В живописи существует понятие "абстракция". Очень многим это нравится, поскольку дает простор воображению. В ней можно представить одно, другое, третье. Когда я болен, то лежу и смотрю на обои. В их рисунке вдруг угадываю чье-то лицо. Появилась фотография, и живопись стала другой. Появились Сезанн, Дега – божественно. В этом я вижу необычайную красоту. Так же, когда слушаешь музыку Дебюсси, Равеля, что-то такое происходит, дающее возможность вообразить самые разные вещи.

Когда Бетховена спросили, что он пытался описать своей "Лунной сонатой", он очень разозлился, будучи человеком импульсивным. И ответил, что если бы хотел все это выразить словами, то не стал бы писать музыку. Музыка, таким образом, абстрактна изначально. Нет двух людей, которые одно и то же музыкальное произведение воспринимали бы одинаково. Нужны мелодические островки, напоминания, мелодические обороты. Когда музыка не имеет мелодии, она мертва. Колоссальное противоречие заключается в том, что она не должна быть фатально абстрактной, потому что  изначально абстрактна.

Почаще слушайте современную музыку, и все поймете, увидите, что она зашла в тупик. Музыка создана для того, чтобы идти через сердце. Знаете, где находится этот аппарат? А уж через него она приходит в голову, а не наоборот. Должна захватить человека эмоционально. Если композитор пишет понятно, ясно, а в основе его сочинений лежит царица музыки – мелодия, музыка будет жить. Если нет этого, она становится мертвой. Недавно один мой друг жутко меня огорчил. Его музыка оказалась холодной и бессмысленной, крутилась, как автомат, мелодия отсутствовала. А это знаменитый композитор. Трудные времена. На рояль уже не смотрят как на рояль, а бьют по нему кулаками. Мы въехали в страшный тупик.

– Сами вы избрали затворничество. Так удобнее жить?

– Я не требую, чтобы вокруг ходили на цыпочках, когда пишу музыку. Да тут и ходить некому, кроме жены и собаки. Когда приезжают друзья, то я никогда не работаю. Как говорил Булат Окуджава, каждый пишет, как он дышит. Трудно сказать, когда и в какой именно момент я пишу.

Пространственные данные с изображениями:
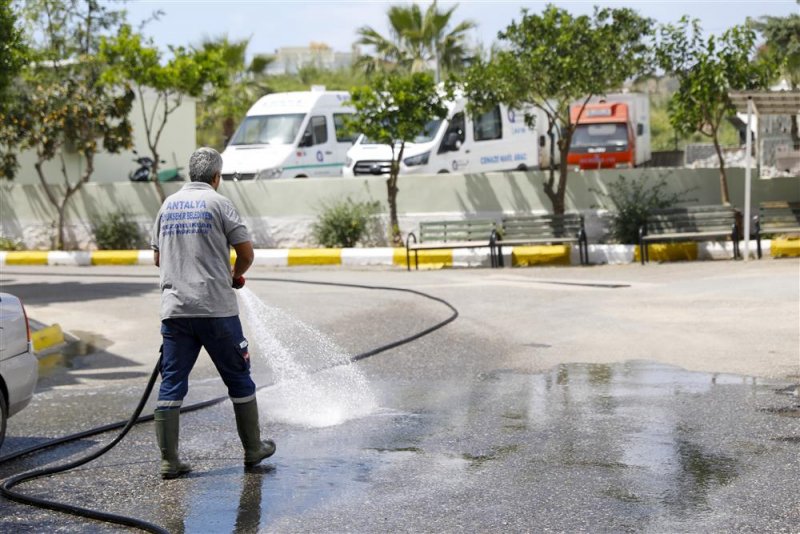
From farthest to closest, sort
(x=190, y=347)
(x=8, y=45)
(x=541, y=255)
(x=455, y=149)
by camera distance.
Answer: (x=455, y=149)
(x=541, y=255)
(x=8, y=45)
(x=190, y=347)

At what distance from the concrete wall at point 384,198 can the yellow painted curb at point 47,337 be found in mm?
10781

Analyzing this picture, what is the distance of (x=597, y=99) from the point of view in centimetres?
3531

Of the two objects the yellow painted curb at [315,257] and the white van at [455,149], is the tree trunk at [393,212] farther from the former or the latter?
the white van at [455,149]

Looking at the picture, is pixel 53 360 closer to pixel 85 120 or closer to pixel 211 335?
pixel 211 335

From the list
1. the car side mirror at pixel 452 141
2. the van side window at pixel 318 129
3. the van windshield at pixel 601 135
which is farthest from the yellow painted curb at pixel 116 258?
the van windshield at pixel 601 135

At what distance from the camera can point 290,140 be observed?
26391 millimetres

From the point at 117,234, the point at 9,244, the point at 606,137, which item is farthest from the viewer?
the point at 606,137

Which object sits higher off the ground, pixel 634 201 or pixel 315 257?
pixel 634 201

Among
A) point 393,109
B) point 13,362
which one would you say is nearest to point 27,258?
point 393,109

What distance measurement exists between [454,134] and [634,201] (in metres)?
5.93

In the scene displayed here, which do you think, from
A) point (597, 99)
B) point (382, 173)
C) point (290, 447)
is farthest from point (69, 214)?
point (290, 447)

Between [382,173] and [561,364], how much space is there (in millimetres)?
15775

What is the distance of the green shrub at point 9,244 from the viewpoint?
81.9 ft

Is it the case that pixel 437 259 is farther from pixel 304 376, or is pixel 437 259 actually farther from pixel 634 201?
pixel 304 376
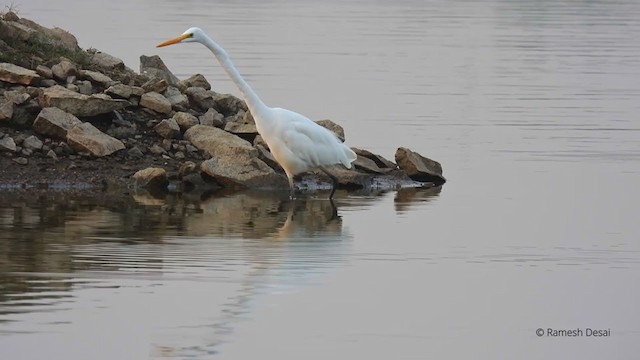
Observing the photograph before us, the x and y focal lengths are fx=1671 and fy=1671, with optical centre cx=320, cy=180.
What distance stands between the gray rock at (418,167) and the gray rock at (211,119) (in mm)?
1974

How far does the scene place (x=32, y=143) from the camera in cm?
1691

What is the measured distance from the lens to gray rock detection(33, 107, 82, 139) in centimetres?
1686

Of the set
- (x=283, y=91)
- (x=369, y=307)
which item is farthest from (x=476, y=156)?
(x=369, y=307)

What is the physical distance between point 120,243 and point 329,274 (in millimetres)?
2070

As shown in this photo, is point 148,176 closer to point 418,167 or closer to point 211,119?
point 211,119

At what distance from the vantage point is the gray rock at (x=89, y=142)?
55.5 ft

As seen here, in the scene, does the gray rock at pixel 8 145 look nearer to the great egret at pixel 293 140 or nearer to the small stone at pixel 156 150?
the small stone at pixel 156 150

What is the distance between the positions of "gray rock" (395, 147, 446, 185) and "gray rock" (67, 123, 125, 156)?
308 centimetres

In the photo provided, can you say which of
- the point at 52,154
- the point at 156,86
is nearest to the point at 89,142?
the point at 52,154

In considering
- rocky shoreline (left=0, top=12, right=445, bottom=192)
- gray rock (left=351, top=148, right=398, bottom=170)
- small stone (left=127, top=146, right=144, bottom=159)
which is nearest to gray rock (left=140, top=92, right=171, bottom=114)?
rocky shoreline (left=0, top=12, right=445, bottom=192)

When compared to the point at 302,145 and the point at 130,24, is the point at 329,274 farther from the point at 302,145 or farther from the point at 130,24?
the point at 130,24

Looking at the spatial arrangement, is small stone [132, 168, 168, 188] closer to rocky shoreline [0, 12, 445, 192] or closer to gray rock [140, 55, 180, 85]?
rocky shoreline [0, 12, 445, 192]

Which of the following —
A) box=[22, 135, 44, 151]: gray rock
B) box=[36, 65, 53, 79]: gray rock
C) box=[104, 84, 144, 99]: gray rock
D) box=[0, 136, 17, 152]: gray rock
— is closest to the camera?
box=[0, 136, 17, 152]: gray rock

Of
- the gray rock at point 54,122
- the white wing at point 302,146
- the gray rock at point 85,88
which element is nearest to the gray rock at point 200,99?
the gray rock at point 85,88
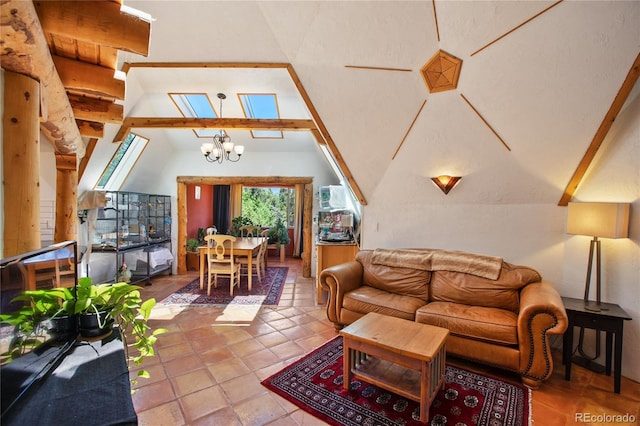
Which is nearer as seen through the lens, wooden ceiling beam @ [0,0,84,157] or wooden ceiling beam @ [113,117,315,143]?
wooden ceiling beam @ [0,0,84,157]

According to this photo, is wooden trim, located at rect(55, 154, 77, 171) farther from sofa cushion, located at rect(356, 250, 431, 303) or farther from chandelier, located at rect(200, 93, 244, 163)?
sofa cushion, located at rect(356, 250, 431, 303)

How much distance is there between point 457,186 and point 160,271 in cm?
525

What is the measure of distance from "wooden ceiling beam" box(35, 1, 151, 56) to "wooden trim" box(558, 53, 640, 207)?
313 centimetres

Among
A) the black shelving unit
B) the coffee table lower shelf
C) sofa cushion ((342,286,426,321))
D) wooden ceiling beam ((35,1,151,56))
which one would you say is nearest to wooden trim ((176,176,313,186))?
the black shelving unit

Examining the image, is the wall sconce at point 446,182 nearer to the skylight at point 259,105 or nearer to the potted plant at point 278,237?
the skylight at point 259,105

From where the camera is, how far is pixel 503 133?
2.68 m

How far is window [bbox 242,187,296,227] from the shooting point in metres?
8.44

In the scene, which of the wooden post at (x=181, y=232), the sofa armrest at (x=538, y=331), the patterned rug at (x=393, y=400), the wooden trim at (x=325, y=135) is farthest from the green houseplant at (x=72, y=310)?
the wooden post at (x=181, y=232)

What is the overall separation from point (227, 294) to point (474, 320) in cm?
341

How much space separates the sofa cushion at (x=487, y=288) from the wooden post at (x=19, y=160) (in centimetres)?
314

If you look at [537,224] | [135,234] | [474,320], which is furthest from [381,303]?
[135,234]

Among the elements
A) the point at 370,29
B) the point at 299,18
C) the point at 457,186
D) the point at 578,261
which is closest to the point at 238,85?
the point at 299,18

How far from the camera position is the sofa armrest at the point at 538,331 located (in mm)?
2082

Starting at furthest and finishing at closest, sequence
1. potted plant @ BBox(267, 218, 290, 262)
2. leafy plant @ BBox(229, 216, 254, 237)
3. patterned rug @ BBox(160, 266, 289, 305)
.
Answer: potted plant @ BBox(267, 218, 290, 262), leafy plant @ BBox(229, 216, 254, 237), patterned rug @ BBox(160, 266, 289, 305)
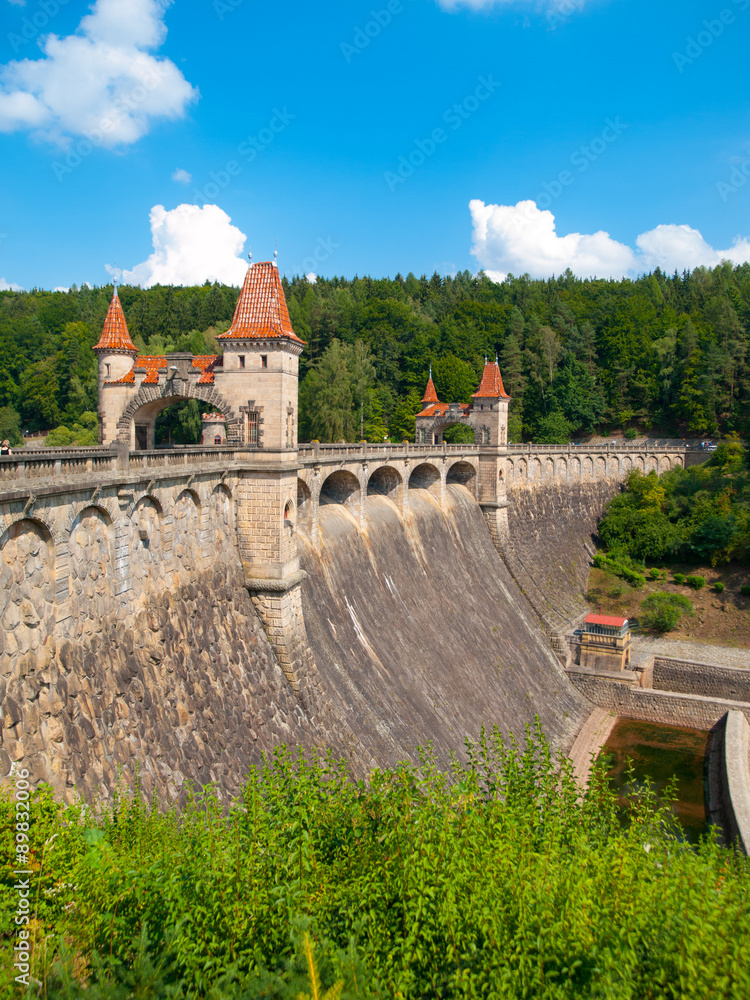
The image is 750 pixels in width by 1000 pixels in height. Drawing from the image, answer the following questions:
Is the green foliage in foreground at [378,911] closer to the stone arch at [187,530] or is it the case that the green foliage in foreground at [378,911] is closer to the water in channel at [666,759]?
the stone arch at [187,530]

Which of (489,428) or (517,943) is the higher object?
(489,428)

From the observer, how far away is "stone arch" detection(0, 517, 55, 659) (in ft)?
41.4

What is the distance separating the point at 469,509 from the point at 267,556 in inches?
1040

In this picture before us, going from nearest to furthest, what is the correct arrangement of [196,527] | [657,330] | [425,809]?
[425,809] → [196,527] → [657,330]

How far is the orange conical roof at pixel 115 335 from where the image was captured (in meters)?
25.9

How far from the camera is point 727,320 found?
86875 mm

Цель задания:
Подхватите текст о музыке и абстракции и продолжите его сразу после последнего предложения.

Ответ ниже:
Мне скоро восемьдесят лет, и мне надоело производить над собой эксперименты. Делаю гимнастику по утрам. Ем простую пищу. Вообще люблю все самое простое. И живу очень просто. Сиверскую выбрал случайно. Это тихое место. Ничто не мешает здесь жить спокойно, вдали от всяких производственных интриг. Литераторы, композиторы не ладят между собой, а я здесь живу тихо. Мой рулевой – моя жена. Она и машину водит, а я не умею. Нельзя уметь все. Надо на чем-нибудь одном сосредоточиться.

Люблю книги. Их у нас много, в том числе и с дорогими моему сердцу автографами писателей. У меня большая коллекция видеокассет и пластинок. Я писал музыку великому  Куросаве,  к фильму "Дерсу Узала",  и очень горжусь этим. Была в свое время выпущена пластинка с музыкой и шумами из этого фильма, что очень правильно, поскольку в кино музыка не существует в отрыве от изображения и прочих его составляющих. Очень люблю ее слушать. Когда пишешь музыку к фильму, углубляешься в историю, нужно очень много литературы перечитать, и моя библиотека помогает мне в этом.

Я дружил и продолжаю дружить со многими литераторами – писателями и критиками – Евгением Евтушенко, Арсением Тарковским, Юрием Лотманом, Натаном Эйдельманом, Беллой Ахмадулиной. Юрий Нагибин у меня когда-то дневал и ночевал. Это мой круг.

Светлана Хохрякова, газета "Культура"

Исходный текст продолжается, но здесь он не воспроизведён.